## RECORD EXTRACTS
++++++
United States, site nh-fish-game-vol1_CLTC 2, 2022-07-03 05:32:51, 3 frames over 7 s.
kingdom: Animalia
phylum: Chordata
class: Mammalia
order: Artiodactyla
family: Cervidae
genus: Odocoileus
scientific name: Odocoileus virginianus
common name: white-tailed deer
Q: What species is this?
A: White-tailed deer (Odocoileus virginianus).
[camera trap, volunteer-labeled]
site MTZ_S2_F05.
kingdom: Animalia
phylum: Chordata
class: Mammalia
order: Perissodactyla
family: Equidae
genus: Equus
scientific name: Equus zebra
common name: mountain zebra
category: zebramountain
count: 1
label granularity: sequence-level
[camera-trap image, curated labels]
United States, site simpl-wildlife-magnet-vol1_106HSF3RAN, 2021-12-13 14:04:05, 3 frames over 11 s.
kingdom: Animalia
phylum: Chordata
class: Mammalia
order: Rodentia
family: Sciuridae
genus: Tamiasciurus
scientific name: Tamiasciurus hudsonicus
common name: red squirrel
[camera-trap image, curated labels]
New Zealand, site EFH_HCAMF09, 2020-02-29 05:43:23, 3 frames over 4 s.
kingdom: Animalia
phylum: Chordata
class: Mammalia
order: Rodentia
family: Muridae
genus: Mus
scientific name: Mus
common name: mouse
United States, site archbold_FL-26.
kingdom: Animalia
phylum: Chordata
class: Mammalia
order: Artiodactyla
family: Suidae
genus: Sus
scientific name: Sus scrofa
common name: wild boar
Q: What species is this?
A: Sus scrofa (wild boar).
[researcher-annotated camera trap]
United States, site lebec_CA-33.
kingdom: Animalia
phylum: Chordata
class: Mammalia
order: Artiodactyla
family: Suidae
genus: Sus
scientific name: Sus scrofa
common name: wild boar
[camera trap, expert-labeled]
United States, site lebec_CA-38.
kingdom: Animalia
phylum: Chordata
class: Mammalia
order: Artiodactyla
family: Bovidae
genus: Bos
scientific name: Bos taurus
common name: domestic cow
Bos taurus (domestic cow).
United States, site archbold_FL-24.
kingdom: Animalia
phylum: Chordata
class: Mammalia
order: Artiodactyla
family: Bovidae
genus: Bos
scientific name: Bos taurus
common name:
++++++
Go line by line through the material above and return each one that includes "United".

United States, site nh-fish-game-vol1_CLTC 2, 2022-07-03 05:32:51, 3 frames over 7 s.
United States, site simpl-wildlife-magnet-vol1_106HSF3RAN, 2021-12-13 14:04:05, 3 frames over 11 s.
United States, site archbold_FL-26.
United States, site lebec_CA-33.
United States, site lebec_CA-38.
United States, site archbold_FL-24.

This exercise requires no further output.